Flies belong to the order Diptera and not all look like houseflies or horse flies. Would you have guessed these flies are flies?
Crane flies aren’t giant mosquitoes. They’re delicate, harmless, and don’t bite or sting. In one of the largest families of flies, with around 2,400 species in the world, some large ones are 2.5 in. long (6.4 cm) with a wingspan of 3.0 in. (7.6 cm). Most, however, fall in the range of 0.4–1.0 in. (10-25 mm). In spring and early summer, you might notice them clinging to the siding of your house or to window screens. The crane fly shown here is a female, as indicated by the pointed “ovipositor” at the tip of her abdomen—it isn’t used for stinging, but for depositing eggs.

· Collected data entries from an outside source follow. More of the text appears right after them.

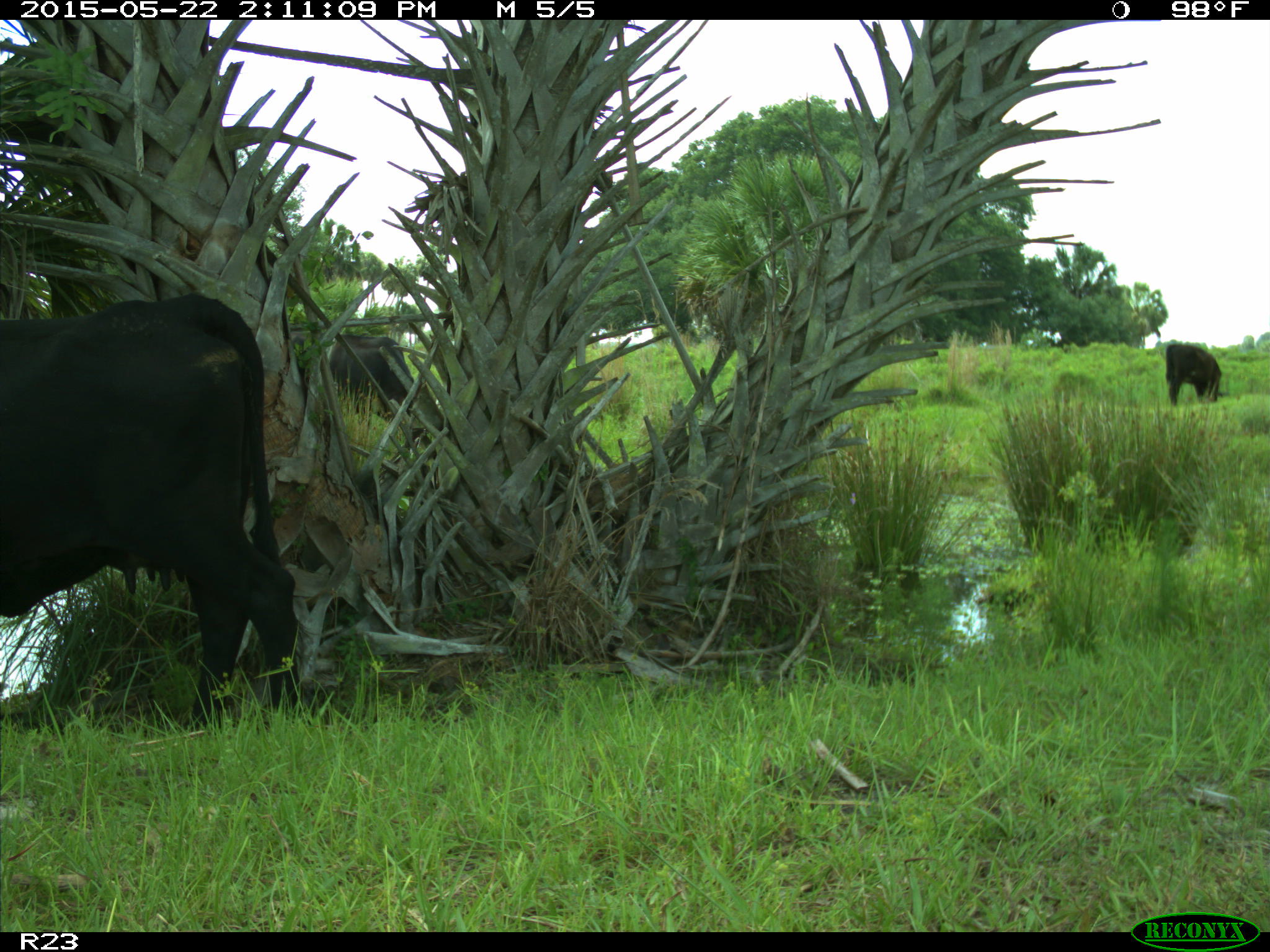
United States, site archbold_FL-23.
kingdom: Animalia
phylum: Chordata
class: Mammalia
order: Artiodactyla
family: Bovidae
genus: Bos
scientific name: Bos taurus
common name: domestic cow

This is a GREATER BEE FLY, named for its resemblance to a bumblebee. It’s one of about 280 species in the Bombyliidae family of flies. Unlike bees, they’re harmless and don’t sting. As larvae, they’re parasites and, as adults, they’re pollinators that feed on nectar and pollen. That long black needle-like protrusion at the front of its head is its beak. It’s rigid and looks sharp and dangerous, but it’s used for sucking nectar from flowers. Bee flies are found in woodlands, meadows, and flower gardens throughout NA and most other parts of the world.
Hoverflies are so-called because they can hover, like a hummingbird or helicopter. (And they can also fly backward!) They’re also called flower flies because they’re highly beneficial (and under-appreciated) pollinators. They visit flowers for nectar and pollen. There are about 6,000 species found around the world, except Antarctica.
Robber flies are powerful and aggressive predators belonging to the Asilidae family. They’re also called assassin flies and like to ambush prey in flight. They’re found worldwide, except Antarctica, with over 7,000 species.